— Madame, M. de Bévallan est ce qu'on nomme un très beau cavalier. Il ne manque pas d'esprit; il passe pour un galant homme.
— Mais croyez-vous qu'il rende ma fille heureuse?
— Je ne crois pas qu'il la rende malheureuse. Ce n'est pas une âme méchante.

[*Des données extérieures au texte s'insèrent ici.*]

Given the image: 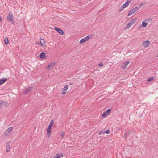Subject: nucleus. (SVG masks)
I'll list each match as a JSON object with an SVG mask.
<instances>
[{"mask_svg": "<svg viewBox=\"0 0 158 158\" xmlns=\"http://www.w3.org/2000/svg\"><path fill=\"white\" fill-rule=\"evenodd\" d=\"M137 19L135 18L130 21L127 24L126 27L127 28H129L130 27L136 22Z\"/></svg>", "mask_w": 158, "mask_h": 158, "instance_id": "obj_1", "label": "nucleus"}, {"mask_svg": "<svg viewBox=\"0 0 158 158\" xmlns=\"http://www.w3.org/2000/svg\"><path fill=\"white\" fill-rule=\"evenodd\" d=\"M90 39L89 35L85 37L82 38L80 41V43L81 44L84 43L85 42L88 40Z\"/></svg>", "mask_w": 158, "mask_h": 158, "instance_id": "obj_2", "label": "nucleus"}, {"mask_svg": "<svg viewBox=\"0 0 158 158\" xmlns=\"http://www.w3.org/2000/svg\"><path fill=\"white\" fill-rule=\"evenodd\" d=\"M13 14L12 12H9L7 16V19L8 20H10L12 23H13L14 20H13Z\"/></svg>", "mask_w": 158, "mask_h": 158, "instance_id": "obj_3", "label": "nucleus"}, {"mask_svg": "<svg viewBox=\"0 0 158 158\" xmlns=\"http://www.w3.org/2000/svg\"><path fill=\"white\" fill-rule=\"evenodd\" d=\"M54 29L57 32H58V33L60 35H62L64 34V31L62 30L61 29H60V28L55 27L54 28Z\"/></svg>", "mask_w": 158, "mask_h": 158, "instance_id": "obj_4", "label": "nucleus"}, {"mask_svg": "<svg viewBox=\"0 0 158 158\" xmlns=\"http://www.w3.org/2000/svg\"><path fill=\"white\" fill-rule=\"evenodd\" d=\"M56 64L55 62H52L51 63L49 64L47 66V69L49 70L52 69L54 66Z\"/></svg>", "mask_w": 158, "mask_h": 158, "instance_id": "obj_5", "label": "nucleus"}, {"mask_svg": "<svg viewBox=\"0 0 158 158\" xmlns=\"http://www.w3.org/2000/svg\"><path fill=\"white\" fill-rule=\"evenodd\" d=\"M10 142H8L6 144V151L7 152H9L10 151Z\"/></svg>", "mask_w": 158, "mask_h": 158, "instance_id": "obj_6", "label": "nucleus"}, {"mask_svg": "<svg viewBox=\"0 0 158 158\" xmlns=\"http://www.w3.org/2000/svg\"><path fill=\"white\" fill-rule=\"evenodd\" d=\"M12 127H10L5 131V133L8 135H8L7 134L9 133V134H11V132L12 131Z\"/></svg>", "mask_w": 158, "mask_h": 158, "instance_id": "obj_7", "label": "nucleus"}, {"mask_svg": "<svg viewBox=\"0 0 158 158\" xmlns=\"http://www.w3.org/2000/svg\"><path fill=\"white\" fill-rule=\"evenodd\" d=\"M52 131L51 130V128L48 127L47 129V136L49 138L50 136V134L51 132Z\"/></svg>", "mask_w": 158, "mask_h": 158, "instance_id": "obj_8", "label": "nucleus"}, {"mask_svg": "<svg viewBox=\"0 0 158 158\" xmlns=\"http://www.w3.org/2000/svg\"><path fill=\"white\" fill-rule=\"evenodd\" d=\"M131 2V0H128L126 2L125 4H123L122 6L124 8L128 6L129 4Z\"/></svg>", "mask_w": 158, "mask_h": 158, "instance_id": "obj_9", "label": "nucleus"}, {"mask_svg": "<svg viewBox=\"0 0 158 158\" xmlns=\"http://www.w3.org/2000/svg\"><path fill=\"white\" fill-rule=\"evenodd\" d=\"M39 57L41 59H45L46 57V54L44 52H41L39 55Z\"/></svg>", "mask_w": 158, "mask_h": 158, "instance_id": "obj_10", "label": "nucleus"}, {"mask_svg": "<svg viewBox=\"0 0 158 158\" xmlns=\"http://www.w3.org/2000/svg\"><path fill=\"white\" fill-rule=\"evenodd\" d=\"M40 43L38 44L41 45L42 47L43 46V44L45 43V42L44 40L41 38H40Z\"/></svg>", "mask_w": 158, "mask_h": 158, "instance_id": "obj_11", "label": "nucleus"}, {"mask_svg": "<svg viewBox=\"0 0 158 158\" xmlns=\"http://www.w3.org/2000/svg\"><path fill=\"white\" fill-rule=\"evenodd\" d=\"M150 44V42L149 41L146 40L143 42V46L145 47H147Z\"/></svg>", "mask_w": 158, "mask_h": 158, "instance_id": "obj_12", "label": "nucleus"}, {"mask_svg": "<svg viewBox=\"0 0 158 158\" xmlns=\"http://www.w3.org/2000/svg\"><path fill=\"white\" fill-rule=\"evenodd\" d=\"M63 156V154L61 153L60 154L59 153L55 155L53 158H60Z\"/></svg>", "mask_w": 158, "mask_h": 158, "instance_id": "obj_13", "label": "nucleus"}, {"mask_svg": "<svg viewBox=\"0 0 158 158\" xmlns=\"http://www.w3.org/2000/svg\"><path fill=\"white\" fill-rule=\"evenodd\" d=\"M133 132V131H131L129 132H127L125 133L124 135V137L125 139H126L127 138V135H128L131 134Z\"/></svg>", "mask_w": 158, "mask_h": 158, "instance_id": "obj_14", "label": "nucleus"}, {"mask_svg": "<svg viewBox=\"0 0 158 158\" xmlns=\"http://www.w3.org/2000/svg\"><path fill=\"white\" fill-rule=\"evenodd\" d=\"M7 80V79L6 78H3L1 79H0V85H1L5 82Z\"/></svg>", "mask_w": 158, "mask_h": 158, "instance_id": "obj_15", "label": "nucleus"}, {"mask_svg": "<svg viewBox=\"0 0 158 158\" xmlns=\"http://www.w3.org/2000/svg\"><path fill=\"white\" fill-rule=\"evenodd\" d=\"M130 62L129 61H127L126 62H125L123 64V69H125L129 64V63Z\"/></svg>", "mask_w": 158, "mask_h": 158, "instance_id": "obj_16", "label": "nucleus"}, {"mask_svg": "<svg viewBox=\"0 0 158 158\" xmlns=\"http://www.w3.org/2000/svg\"><path fill=\"white\" fill-rule=\"evenodd\" d=\"M54 124V122L53 119H52L50 123L49 124V125L48 126V127L51 128L53 126Z\"/></svg>", "mask_w": 158, "mask_h": 158, "instance_id": "obj_17", "label": "nucleus"}, {"mask_svg": "<svg viewBox=\"0 0 158 158\" xmlns=\"http://www.w3.org/2000/svg\"><path fill=\"white\" fill-rule=\"evenodd\" d=\"M147 23L145 21H143L142 22V26H143V27L144 28H145L146 27L147 25Z\"/></svg>", "mask_w": 158, "mask_h": 158, "instance_id": "obj_18", "label": "nucleus"}, {"mask_svg": "<svg viewBox=\"0 0 158 158\" xmlns=\"http://www.w3.org/2000/svg\"><path fill=\"white\" fill-rule=\"evenodd\" d=\"M134 10H133L132 9L129 11V12L128 14L127 15L128 16H129L131 15H132V14H133L135 12L134 11Z\"/></svg>", "mask_w": 158, "mask_h": 158, "instance_id": "obj_19", "label": "nucleus"}, {"mask_svg": "<svg viewBox=\"0 0 158 158\" xmlns=\"http://www.w3.org/2000/svg\"><path fill=\"white\" fill-rule=\"evenodd\" d=\"M4 43L6 44H8V39L7 37H5L4 39Z\"/></svg>", "mask_w": 158, "mask_h": 158, "instance_id": "obj_20", "label": "nucleus"}, {"mask_svg": "<svg viewBox=\"0 0 158 158\" xmlns=\"http://www.w3.org/2000/svg\"><path fill=\"white\" fill-rule=\"evenodd\" d=\"M111 111V109L109 108L107 109L106 111V113L107 114H109L110 112Z\"/></svg>", "mask_w": 158, "mask_h": 158, "instance_id": "obj_21", "label": "nucleus"}, {"mask_svg": "<svg viewBox=\"0 0 158 158\" xmlns=\"http://www.w3.org/2000/svg\"><path fill=\"white\" fill-rule=\"evenodd\" d=\"M152 21V19H151L149 18L146 19L144 20V21L146 22L147 23H148V22H151Z\"/></svg>", "mask_w": 158, "mask_h": 158, "instance_id": "obj_22", "label": "nucleus"}, {"mask_svg": "<svg viewBox=\"0 0 158 158\" xmlns=\"http://www.w3.org/2000/svg\"><path fill=\"white\" fill-rule=\"evenodd\" d=\"M33 87H29L27 88L26 89H27V92H30L31 91V90L33 89Z\"/></svg>", "mask_w": 158, "mask_h": 158, "instance_id": "obj_23", "label": "nucleus"}, {"mask_svg": "<svg viewBox=\"0 0 158 158\" xmlns=\"http://www.w3.org/2000/svg\"><path fill=\"white\" fill-rule=\"evenodd\" d=\"M146 3V2H143V3H142L141 4H139V7H141L142 6H143L144 5H145Z\"/></svg>", "mask_w": 158, "mask_h": 158, "instance_id": "obj_24", "label": "nucleus"}, {"mask_svg": "<svg viewBox=\"0 0 158 158\" xmlns=\"http://www.w3.org/2000/svg\"><path fill=\"white\" fill-rule=\"evenodd\" d=\"M139 7H138L136 6V7H135V8H133L132 9V10H134V11L135 12V11H137L139 9Z\"/></svg>", "mask_w": 158, "mask_h": 158, "instance_id": "obj_25", "label": "nucleus"}, {"mask_svg": "<svg viewBox=\"0 0 158 158\" xmlns=\"http://www.w3.org/2000/svg\"><path fill=\"white\" fill-rule=\"evenodd\" d=\"M153 79H154V78H153V77H152L151 78H148V80H147V82H150V81H152L153 80Z\"/></svg>", "mask_w": 158, "mask_h": 158, "instance_id": "obj_26", "label": "nucleus"}, {"mask_svg": "<svg viewBox=\"0 0 158 158\" xmlns=\"http://www.w3.org/2000/svg\"><path fill=\"white\" fill-rule=\"evenodd\" d=\"M68 86L67 85H66L63 88V89L64 91H66L68 89Z\"/></svg>", "mask_w": 158, "mask_h": 158, "instance_id": "obj_27", "label": "nucleus"}, {"mask_svg": "<svg viewBox=\"0 0 158 158\" xmlns=\"http://www.w3.org/2000/svg\"><path fill=\"white\" fill-rule=\"evenodd\" d=\"M65 134V132H62V133L61 134H60V136L62 138H63V137H64Z\"/></svg>", "mask_w": 158, "mask_h": 158, "instance_id": "obj_28", "label": "nucleus"}, {"mask_svg": "<svg viewBox=\"0 0 158 158\" xmlns=\"http://www.w3.org/2000/svg\"><path fill=\"white\" fill-rule=\"evenodd\" d=\"M124 9V7L123 8V7L121 6L119 8V12H121V11H122L123 9Z\"/></svg>", "mask_w": 158, "mask_h": 158, "instance_id": "obj_29", "label": "nucleus"}, {"mask_svg": "<svg viewBox=\"0 0 158 158\" xmlns=\"http://www.w3.org/2000/svg\"><path fill=\"white\" fill-rule=\"evenodd\" d=\"M107 114L106 113V112L105 111L103 113V114L102 115V116L103 117H104Z\"/></svg>", "mask_w": 158, "mask_h": 158, "instance_id": "obj_30", "label": "nucleus"}, {"mask_svg": "<svg viewBox=\"0 0 158 158\" xmlns=\"http://www.w3.org/2000/svg\"><path fill=\"white\" fill-rule=\"evenodd\" d=\"M106 133V134H109L110 133V131L108 130H106L105 131H104V133Z\"/></svg>", "mask_w": 158, "mask_h": 158, "instance_id": "obj_31", "label": "nucleus"}, {"mask_svg": "<svg viewBox=\"0 0 158 158\" xmlns=\"http://www.w3.org/2000/svg\"><path fill=\"white\" fill-rule=\"evenodd\" d=\"M104 133V132L103 131H100L99 132V135H100L102 134H103V133Z\"/></svg>", "mask_w": 158, "mask_h": 158, "instance_id": "obj_32", "label": "nucleus"}, {"mask_svg": "<svg viewBox=\"0 0 158 158\" xmlns=\"http://www.w3.org/2000/svg\"><path fill=\"white\" fill-rule=\"evenodd\" d=\"M27 93H28V92H27V89H26L23 92V94H27Z\"/></svg>", "mask_w": 158, "mask_h": 158, "instance_id": "obj_33", "label": "nucleus"}, {"mask_svg": "<svg viewBox=\"0 0 158 158\" xmlns=\"http://www.w3.org/2000/svg\"><path fill=\"white\" fill-rule=\"evenodd\" d=\"M27 93H28V92H27V89H26L23 92V94H27Z\"/></svg>", "mask_w": 158, "mask_h": 158, "instance_id": "obj_34", "label": "nucleus"}, {"mask_svg": "<svg viewBox=\"0 0 158 158\" xmlns=\"http://www.w3.org/2000/svg\"><path fill=\"white\" fill-rule=\"evenodd\" d=\"M98 65L99 66H103V63L102 62L100 63Z\"/></svg>", "mask_w": 158, "mask_h": 158, "instance_id": "obj_35", "label": "nucleus"}, {"mask_svg": "<svg viewBox=\"0 0 158 158\" xmlns=\"http://www.w3.org/2000/svg\"><path fill=\"white\" fill-rule=\"evenodd\" d=\"M69 85H73V83L72 82H70L69 83Z\"/></svg>", "mask_w": 158, "mask_h": 158, "instance_id": "obj_36", "label": "nucleus"}, {"mask_svg": "<svg viewBox=\"0 0 158 158\" xmlns=\"http://www.w3.org/2000/svg\"><path fill=\"white\" fill-rule=\"evenodd\" d=\"M62 94H66V92H64V91H63L62 92Z\"/></svg>", "mask_w": 158, "mask_h": 158, "instance_id": "obj_37", "label": "nucleus"}]
</instances>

— Que voulez-vous que je fasse, mon Dieu? Il ne me plaît pas absolument… mais il est le seul qui ne déplaise pas absolument à Marguerite… et puis il y a si peu d'hommes qui aient cent mille francs de rente. Vous comprenez que ma fille, dans sa position, n'a pas manqué de prétendants… Depuis deux ou trois ans, nous en sommes littéralement assiégés… Eh bien! il faut en finir… Moi, je suis malade… je puis m'en aller d'un jour à l'autre… Ma fille resterait sans protection… Puisque voilà un mariage où toutes les convenances se rencontrent, et que le monde approuvera certainement, je serais coupable de ne pas m'y prêter. On m'accuse déjà de souffler à ma fille des idées romanesques… la vérité est que je ne lui souffle rien. Elle a une tête parfaitement à elle. Enfin, qu'est-ce que vous me conseillez?
— Voulez-vous me permettre de vous demander quelle est l'opinion de mademoiselle de Porhoët? C'est une personne pleine de jugement et d'expérience, et qui de plus vous est entièrement dévouée.
— Eh! si j'en croyais mademoiselle de Porhoët, j'enverrais M. de Bévallan très loin… Mais elle en parle bien à son aise, mademoiselle de Porhoët… Quand il sera parti, ce n'est pas elle qui épousera ma fille!
— Mon Dieu, madame, au point de vue de la fortune, M. de Bévallan est certainement un parti rare, il ne faut pas vous le dissimuler, — et si vous tenez rigoureusement à cent mille livres de rente?…
— Mais je ne tiens pas plus à cent mille livres de rente qu'à cent sous, mon cher monsieur. Seulement il ne s'agit pas de moi, il s'agit de ma fille… Eh bien, je ne peux pas la donner à un maçon, n'est-ce pas? Moi, j'aurais assez aimé être la femme d'un maçon; mais ce qui aurait fait mon bonheur ne ferait peut-être pas celui de ma fille. Je dois, en la mariant, consulter les idées généralement reçus, non les miennes.
— Eh bien, madame, si ce mariage vous convient, et s'il convient pareillement à mademoiselle votre fille…
— Mais non… il ne me convient pas… et il ne convient pas davantage à ma fille… C'est un mariage… mon Dieu! c'est un mariage de convenance, voilà tout!